*** SUPPLIED PASSAGE Section Begins ***

# Removing algae from an acrylic aquarium



## Andyandsue (Jan 23, 2007)

Any suggestions on how to remove green algae from the walls of an acrylic aquarium? I've thought of 100 different ways, but I'm looking for the best and cleanest way to remove it without scratching the tank. 

Yes it's my fault. I left the light on too long, 2 days in a row.

Thanks!


----------



## Daz (Sep 20, 2006)

Use one of them blue and white soft checkered clothes, but if you have sand becareful not to agitate the sand first.


----------



## jones57742 (Oct 31, 2006)

My tank is acrylic and 30" deep.
I have had good luck with
http://www.magnavore.com/magnets.html.

I have also used an expired credit card.

TR


----------



## Shooter311 (Feb 13, 2007)

I used a razor blade, and I had no trouble.


----------



## Lupin (Aug 2, 2006)

Shooter311 said:


> I used a razor blade, and I had no trouble.


Was that with acrylic? Acrylics get scratched easily by razor blades.


----------



## musho3210 (Dec 28, 2006)

if possible, the best way in removing algae is to use a fish that eats it, if it is not possible you can go to your lfs and get some algae scrubbers made for acrylic aquariums


----------



## Andyandsue (Jan 23, 2007)

I'm aware of the obvious answers like go to the store and buy one, I am looking for the more creative ones like using an expired credit card. I'm not going to use a razor though, that would definitely scratch acrylic.

Sometimes the best suggestions are the least obvious ones. :wink:


----------



## Andyandsue (Jan 23, 2007)

jones57742 said:


> My tank is acrylic and 30" deep.
> I have had good luck with
> http://www.magnavore.com/magnets.html.


They look great, but almost as expensive as my tank!


----------



## lioness501 (Jan 9, 2007)

i use an algae magnet. they r simple and quick with no mess! tho u have to watch the fish a few have run into the side the goes into the tank.


----------



## blueblue48 (Dec 18, 2006)

what i do is mix man made algae cleaning with natural!! i use my special sponge for fish tanks on the front wall so you can see the fish clearly and then id buy a snail (mystery or ramshorn?) to do some work because there really cool and very low maintance.


----------

*** SUPPLIED PASSAGE Section Ends ***
*** DATA EXCERPT Section Begins ***

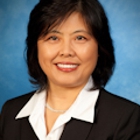 Dr. Yan Gao, MD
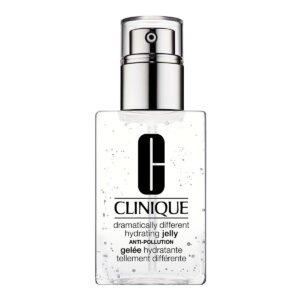 Clinique DRMA DIF HYDRATING JELLY 50ML / 1.7FLOZ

*** DATA EXCERPT Section Ends ***

### APPLY WHAT YOU READ:
**a.** Please quote the algae-removal thread word for word, taking everything from "## blueblue48 (Dec" down to "very low maintance.".
**b.** List every username that appears as a poster in the algae-removal thread, naming each one only once.

### SOLVED PROBLEMS:
**a.**
## blueblue48 (Dec 18, 2006)

what i do is mix man made algae cleaning with natural!! i use my special sponge for fish tanks on the front wall so you can see the fish clearly and then id buy a snail (mystery or ramshorn?) to do some work because there really cool and very low maintance.

**b.** Andyandsue, Daz, jones57742, Shooter311, Lupin, musho3210, lioness501, blueblue48